Why does this project exist?#
LinkML originally grew out of the needs of the Biolink Model project, which needed a flexible schema representation for biological knowledge graphs that was independent of particular database systems (relational, triplestore, graph database) and serialization format (TSV, JSON, RDF, RDFStar).
Recognizing similar needs elsewhere, Harold Solbrig took the original Biolink metamodel and generalized it to create the BiolinkML framework. This was later named LinkML.
Is LinkML stable?#
The features of the core LinkML model are stable, you can use this to describe your datamodel without fear of breaking changes.

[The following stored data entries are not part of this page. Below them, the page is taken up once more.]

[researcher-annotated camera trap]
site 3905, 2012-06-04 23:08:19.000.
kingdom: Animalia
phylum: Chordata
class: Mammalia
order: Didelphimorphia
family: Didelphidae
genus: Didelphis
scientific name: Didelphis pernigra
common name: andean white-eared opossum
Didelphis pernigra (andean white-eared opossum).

The language is being continually extended to meet the needs of a growing community.
Similarly, the LinkML toolchain is also growing.

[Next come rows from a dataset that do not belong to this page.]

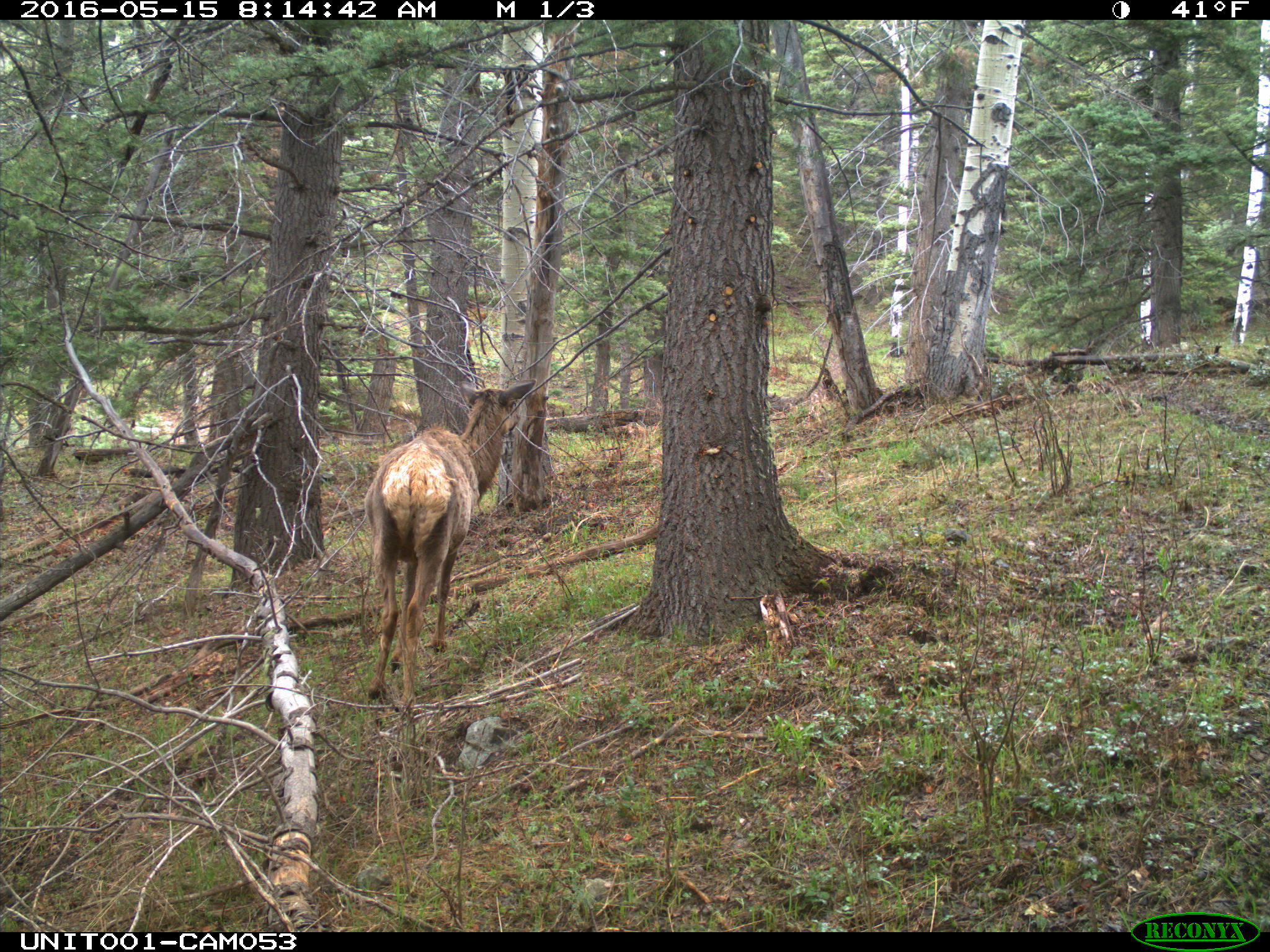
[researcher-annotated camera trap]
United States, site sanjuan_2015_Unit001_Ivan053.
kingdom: Animalia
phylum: Chordata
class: Mammalia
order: Artiodactyla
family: Cervidae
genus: Cervus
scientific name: Cervus elaphus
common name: red deer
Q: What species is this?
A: Cervus elaphus (red deer).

Mappings between LinkML and other formalisms such as JSON-Schema and ShEx may be currently incomplete, and these are continually being improved, with plans to create new generators (e.g. for SHACL, and XSD)
How is LinkML licensed?#
All aspects of LinkML, from the core language itself to the toolchain are in the public domain through a CC-0 waiver.
Who uses LinkML?#
A subset of groups using LinkML can be found via the linkml-registry
LinkML is used in a number of major database resource projects. Many of these are centered around genomics and managing complex biological or environmental data, but the framework is completely domain neutral.

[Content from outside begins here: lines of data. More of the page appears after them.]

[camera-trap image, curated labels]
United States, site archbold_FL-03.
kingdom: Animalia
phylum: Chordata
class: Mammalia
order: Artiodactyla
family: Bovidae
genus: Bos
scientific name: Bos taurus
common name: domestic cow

The National Microbiome Data Collaborative
The Center for Cancer Data Harmonization
The Alliance of Genome Resources
The Biomedical Data Translator project
The iSamples project
The NIH INCLUDE project
See Examples of use for more info on current uses.
Is LinkML only for Python developers?#
Definitely not! While the core framework is written in Python, and there is strong support for Python developers in the form of generation of Python dataclasses from a model, uses are not restricted to Python developers.
For example, some users of LinkML compile their schema down to JSON-Schema and then use JSON-Schema toolchains in their language of choice.
And note that there is increasing support for generating object models in other languages, with java generators under active development!
Do I need to be a developer to use LinkML?#
You don’t need to be a developer to use LinkML. You can create schemas without writing any code.
For now it helps to have some basic familiarity with core data modeling concepts, and the basics of object-oriented design. In future we will add additional training material for non-modelers giving a gentle introduction to these topics.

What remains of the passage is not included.